It was quite dark, but he wasn't sure he wanted to use his lightsaber as a light. It might bring back their attackers and he wasn't sure he could deal with them properly and protect his student at the same time. He wondered if Linia Kwan had suffered a similar attack.

Hands that shook with more than just the chill of the night pushed back the tunic from Obi Wan's muscular shoulder and he thinned his lips at the sight of the wound. Not as terrible as his imagination had made it out to be. He would be able to heal it partially, but not entirely... and if he was not mistaken, the green bolts of energy that had been fired at them were viral-weapons. He would be able to heal the skin, but likely the boy would be fighting off a viral fever for the rest of the night.

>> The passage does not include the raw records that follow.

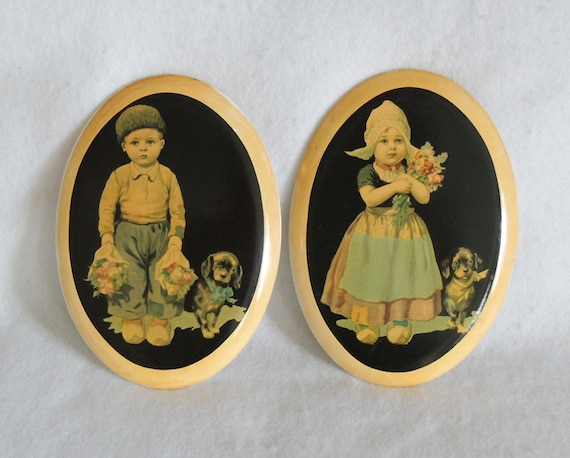 Pair Vintage Chalkware Dutch Boy And Girl Wall Plaque.. With Puppy & Flowers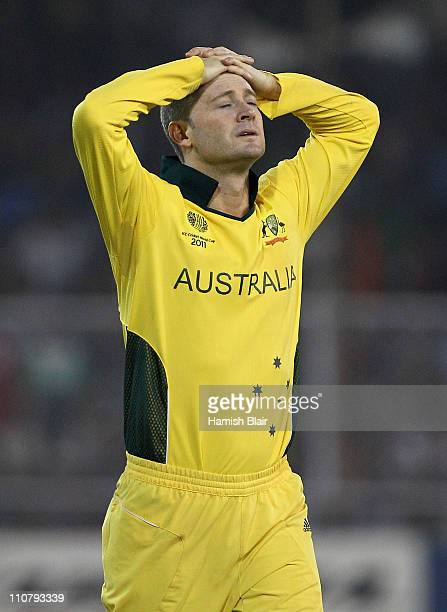 Michael Clarke of Australia looks on during the 2011 ICC World Cup Quarter Final match between Australia and India at Sardar Patel Stadium on March...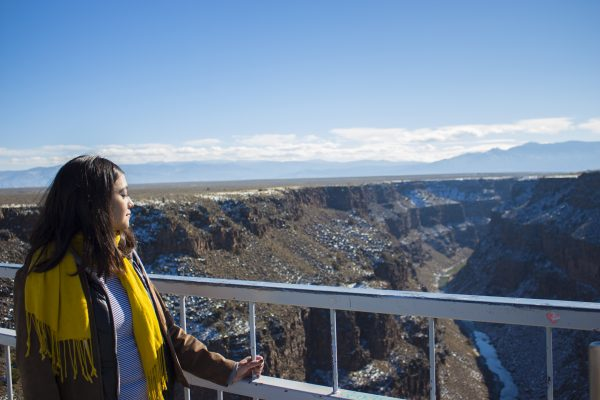 Gabriela Rodriguez holds onto the railing as she looks out over the Rio Grande Gorge.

A night, he knew, that would last a very long time. Yaquin had a very slow rotation. The night was easily twice as long as most standard planets'. Wasting no further time, he pulled Obi Wan's head into his lap and sank into an immediate healing trance.

Flesh and muscle ebbed and flowed under his fingers, knitting, healing. He could feel the poison of the viral weapon eating at the youth's shoulder, tainting his blood with its mindless hunger.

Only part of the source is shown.